● Kutipan bacaan

● ● ● ● ●

Bagaimana mendidik anak sesuai fitrah seksualitasnya?

Setiap tahapan usia anak memiliki kebutuhan yang berbeda dalam hal perlakuan dari ayah dan ibunya sebagai upaya orangtua mendidik anaknya sesuai fitrah seksualnya. Di sini insya Allah akan dipaparkan sesederhana mungkin sehingga mudah dipahami dan insya Allah mudah untuk diterapkan, terlebih ini based on pengalaman pribadi penulis dalam mendidik anak sesuai gendernya.

  1. Usia 0- 6 tahun

– Dua tahun pertama masa dimana merawat kedekatan anak. Membangun ikatan batin dengan

Pada  usia anak dengan gender apapun baik laki- laki atau perempuan butuh kedekatan yang lekat bukan hanya secara fisik tapi juga psikis ( batin) adanya bounding attachment antara anak dengan ibunya. Fase ini adalah masa menyusui. Jadi anak disusui bukan diberi ASI saja. Sehingga, jiwa anak terpenuhi kebutuhan akan kasih sayang dari kelembutan dan cinta kasih ibunya yang anak peroleh dari belaian, sentuhan lembut, tatapan mata penuh cinta serta kata-kata lembut sang bunda.

● ● ● ● ●

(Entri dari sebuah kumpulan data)
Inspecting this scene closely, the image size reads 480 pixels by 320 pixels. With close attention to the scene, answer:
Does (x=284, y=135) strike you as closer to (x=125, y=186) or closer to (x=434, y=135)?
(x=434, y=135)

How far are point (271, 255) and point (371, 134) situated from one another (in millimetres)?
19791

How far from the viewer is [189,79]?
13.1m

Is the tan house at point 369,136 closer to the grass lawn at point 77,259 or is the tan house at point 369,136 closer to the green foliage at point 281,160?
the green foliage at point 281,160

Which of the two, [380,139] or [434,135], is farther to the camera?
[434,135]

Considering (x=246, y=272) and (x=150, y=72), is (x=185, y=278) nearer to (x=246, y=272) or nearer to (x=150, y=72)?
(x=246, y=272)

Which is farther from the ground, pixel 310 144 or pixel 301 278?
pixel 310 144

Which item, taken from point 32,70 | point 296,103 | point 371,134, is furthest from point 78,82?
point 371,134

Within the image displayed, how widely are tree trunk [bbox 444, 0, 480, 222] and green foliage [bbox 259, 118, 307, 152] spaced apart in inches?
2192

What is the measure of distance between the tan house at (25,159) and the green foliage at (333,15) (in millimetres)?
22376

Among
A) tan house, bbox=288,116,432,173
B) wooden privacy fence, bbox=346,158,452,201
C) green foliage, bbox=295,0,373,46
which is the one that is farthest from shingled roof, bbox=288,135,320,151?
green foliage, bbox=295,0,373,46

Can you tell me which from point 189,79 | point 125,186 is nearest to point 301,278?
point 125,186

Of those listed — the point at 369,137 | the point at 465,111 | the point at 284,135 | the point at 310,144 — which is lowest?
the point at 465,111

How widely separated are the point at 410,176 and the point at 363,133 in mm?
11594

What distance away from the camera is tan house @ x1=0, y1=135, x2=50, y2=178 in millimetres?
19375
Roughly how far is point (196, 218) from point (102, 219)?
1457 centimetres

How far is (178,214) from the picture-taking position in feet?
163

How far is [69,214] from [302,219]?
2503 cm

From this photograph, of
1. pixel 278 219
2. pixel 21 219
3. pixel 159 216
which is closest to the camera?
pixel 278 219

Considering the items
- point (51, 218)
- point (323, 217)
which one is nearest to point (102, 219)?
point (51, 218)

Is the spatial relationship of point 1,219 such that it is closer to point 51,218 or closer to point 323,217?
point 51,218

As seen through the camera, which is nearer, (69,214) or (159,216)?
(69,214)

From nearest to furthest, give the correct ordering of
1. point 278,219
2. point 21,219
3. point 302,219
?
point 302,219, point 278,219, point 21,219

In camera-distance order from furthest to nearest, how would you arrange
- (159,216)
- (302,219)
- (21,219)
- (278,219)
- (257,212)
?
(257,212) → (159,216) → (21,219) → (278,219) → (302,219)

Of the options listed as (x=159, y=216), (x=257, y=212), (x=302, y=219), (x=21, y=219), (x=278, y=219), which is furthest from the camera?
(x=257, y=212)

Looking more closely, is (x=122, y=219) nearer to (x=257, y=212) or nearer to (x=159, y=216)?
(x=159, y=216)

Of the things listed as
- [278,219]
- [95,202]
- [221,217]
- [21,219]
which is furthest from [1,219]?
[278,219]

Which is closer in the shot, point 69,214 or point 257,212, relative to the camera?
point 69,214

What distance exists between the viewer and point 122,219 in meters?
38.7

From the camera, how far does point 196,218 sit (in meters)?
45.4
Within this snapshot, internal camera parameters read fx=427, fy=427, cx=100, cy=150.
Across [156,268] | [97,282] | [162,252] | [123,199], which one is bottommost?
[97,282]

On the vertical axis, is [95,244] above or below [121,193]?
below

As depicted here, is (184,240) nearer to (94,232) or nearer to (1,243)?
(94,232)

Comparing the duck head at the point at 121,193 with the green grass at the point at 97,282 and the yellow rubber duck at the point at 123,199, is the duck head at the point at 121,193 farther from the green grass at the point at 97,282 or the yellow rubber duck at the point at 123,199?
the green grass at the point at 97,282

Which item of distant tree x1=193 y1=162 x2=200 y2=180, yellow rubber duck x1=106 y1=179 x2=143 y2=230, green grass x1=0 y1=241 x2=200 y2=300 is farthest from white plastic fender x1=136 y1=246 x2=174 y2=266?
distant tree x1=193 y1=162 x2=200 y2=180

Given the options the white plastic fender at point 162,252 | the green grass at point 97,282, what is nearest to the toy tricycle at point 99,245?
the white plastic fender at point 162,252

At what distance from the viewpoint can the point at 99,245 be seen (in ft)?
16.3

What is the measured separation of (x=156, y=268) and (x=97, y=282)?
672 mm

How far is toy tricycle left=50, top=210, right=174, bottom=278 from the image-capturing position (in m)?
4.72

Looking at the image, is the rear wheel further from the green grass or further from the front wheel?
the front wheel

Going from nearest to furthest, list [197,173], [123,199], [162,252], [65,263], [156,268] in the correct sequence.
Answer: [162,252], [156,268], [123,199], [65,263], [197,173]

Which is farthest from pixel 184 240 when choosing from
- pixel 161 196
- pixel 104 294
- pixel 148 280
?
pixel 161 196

● ● ● ● ●

● Kerjakan berikut ini
A) Menurut kutipan tentang mendidik anak sesuai fitrah seksualitasnya, dari apa saja anak memperoleh kasih sayang ibunya?
B) Teruskan tulisan tentang mendidik anak sesuai fitrah seksualitasnya dari titik terakhirnya.

● Jawaban tugas
A) Dari belaian, sentuhan lembut, tatapan mata penuh cinta, serta kata-kata lembut sang bunda.

B)
 

– Setelah dua tahun fase menyusui dimana anak telah memiliki kedekatan dengan ibunya, selama masa itu, maka selanjutnya menguatkan konsep diri berupa identitas gender anak. Pada masa ini sekitar usia 2-6 tahun, anak mulai harus punya kedekatan dengan kedua orangtuanya. Jadi porsi kebersamaan dan sentuhan dengan ayah dan ibu harus didapatkan anak. Ini untuk menguatkan identitias diri pada anak. Sehingga anak memahami bahwa, ada dua identitas seksualitas manusia, yaitu perempuan yang dia lihat dari sosok ibunya dan laki- laki yang bisa dia lihat dari ayahnya. Di usia ini,

  • Orangtua mengenalkan dan mengajari anak tentang nama- anma anggota tubuhnya, termasuk bagian vital anak.

 

  • Menjelaskan tentang adanya laki- laki dan perempuan dari keberadaan ayah dan ibunya sebagai modelnya.

 

  • Mengenalkan aurat anak dan batasan aurat masing- masing anak, laki dan perempuan sesuai syariat.

 

  • Tidak memperbolehkan anak laki- laki untuk memakai atribut yang dimiliki ibunya, semisal pakaian, mukena, sandal, sepatu, make up tas dan lain- lainnya. Walau dalam konteks bermain, bercanda atau seru- seruan anatara orang tua dengan anak. Begitu juga sebaliknya terhadap anak perempuan, tidak diperbolehkan untuk memakai atribut yang biasanya dipakai ayahnya, misalkan sepatu, perlengkapan sholat, baju, dan lainnya.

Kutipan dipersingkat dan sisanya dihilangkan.